VPC endpoints are a single instance of a particular thing. They are highly available clusters of resources that are managed by AWS, and they scale according to your needs.
Today, we only have VPC Endpoints for Amazon S3. Once you have created a VPC Endpoint, a default route is added to the Route table you specified during the Endpoint creation. This default route accepts and automatically route all S3 request to S3 buckets in the same Region as your VPC. All outer Region S3 requests are routed via your NAT Instance, Internet Gateway or via any other route you have specified for Internet Access.
Therefore, VPC Endpoints for S3 allows you to make your HTTP/HTTPS request to your S3 buckets (in the same Region as your VPC) without traversing the Internet.
This adds another layer of security that you didn’t have before.
The following illustration shows VPC endpoints.

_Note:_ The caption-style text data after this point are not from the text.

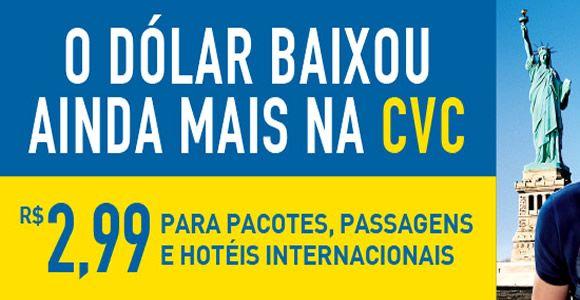 Pacotes com dólar reduzido na CVC - Promoção de viagem #cvc #pacotes #viagem #promoções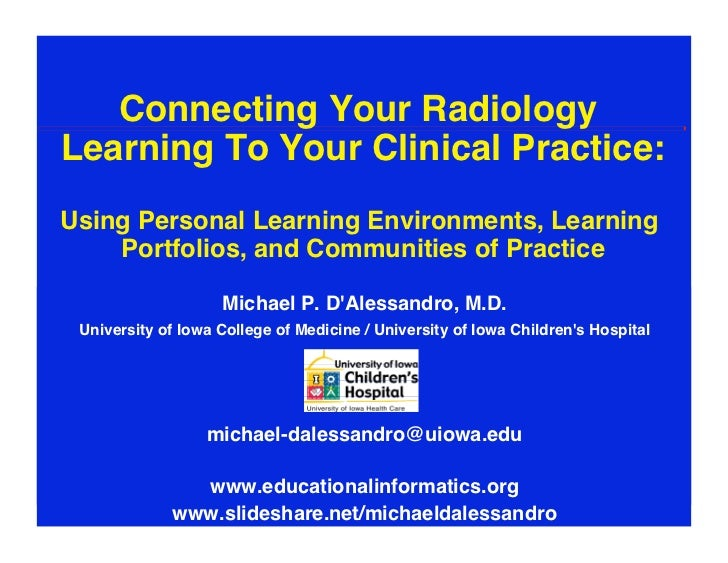 Connecting Your RadiologyLearning To Your Clinical Practice:Using Personal Learning Environments, Learning    Portfolios,...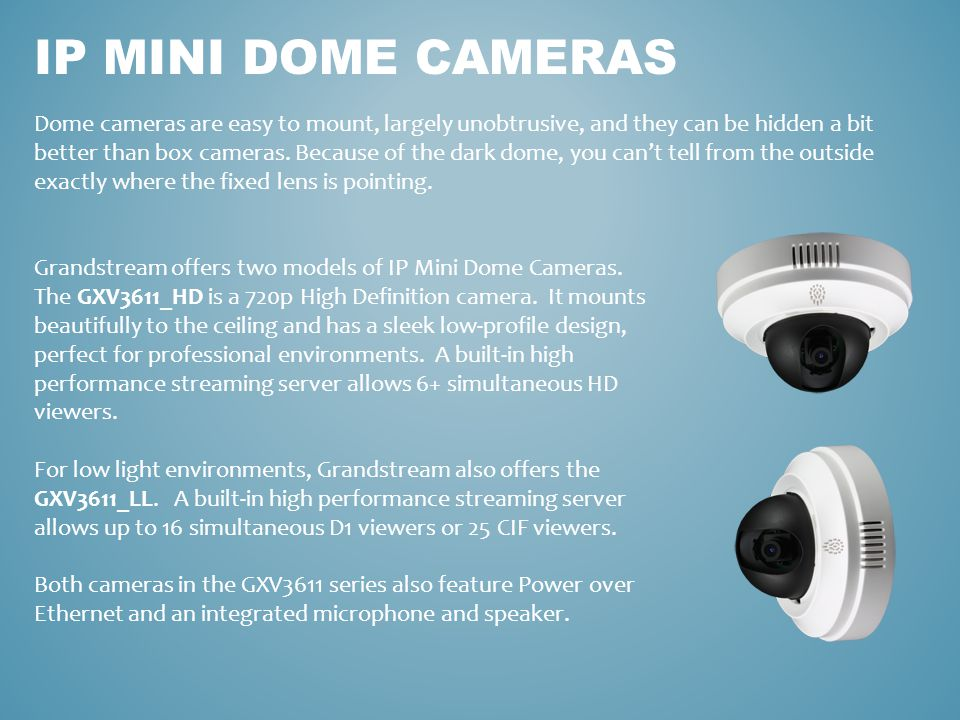IP MINI DOME CAMERAS Dome cameras are easy to mount, largely unobtrusive, and they can be hidden a bit better than box cameras. Because of the dark do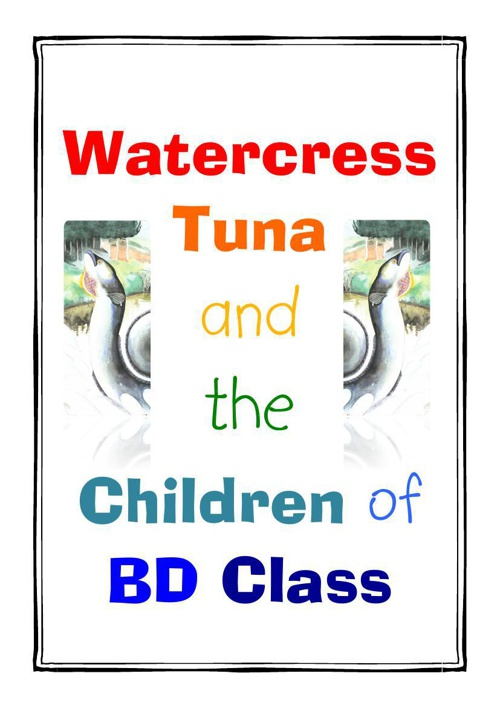Watercress Tuna and the Children of BD Class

It is important to note that transient routing of requests from a network outside of your VPC to an AWS endpoint is not allowed. However, you can set up a proxy farm within your VPC whose subnet is allowed to route requests to the VPC endpoint. With this set up, you can route requests to the proxy farm, which in turn will hand your request off to the VPC endpoint.
For more information, see VPC Endpoint.
In this post, we provided recommendations on how the Amazon VPC can be leveraged to help you to build highly available and secure environments with the latency requirements that your application requires to work efficiently.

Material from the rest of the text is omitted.